Please output the records below in full, exactly as given, but without the images.

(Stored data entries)
*** Begin section ***
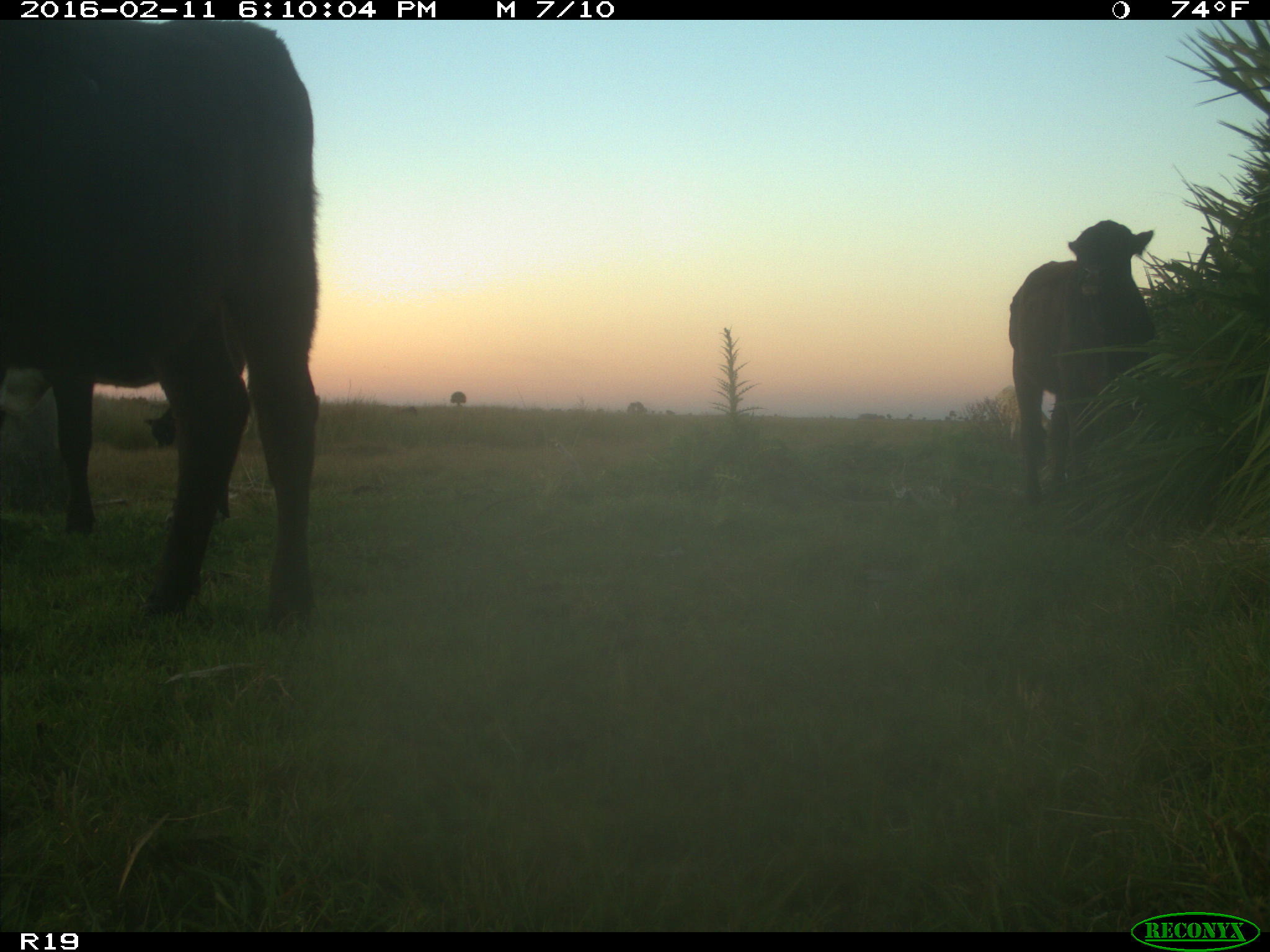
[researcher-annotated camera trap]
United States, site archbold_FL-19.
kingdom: Animalia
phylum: Chordata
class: Mammalia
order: Artiodactyla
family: Bovidae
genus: Bos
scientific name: Bos taurus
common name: domestic cow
*** End section ***
» **Problem solution**:
[researcher-annotated camera trap]
United States, site archbold_FL-19.
kingdom: Animalia
phylum: Chordata
class: Mammalia
order: Artiodactyla
family: Bovidae
genus: Bos
scientific name: Bos taurus
common name: domestic cow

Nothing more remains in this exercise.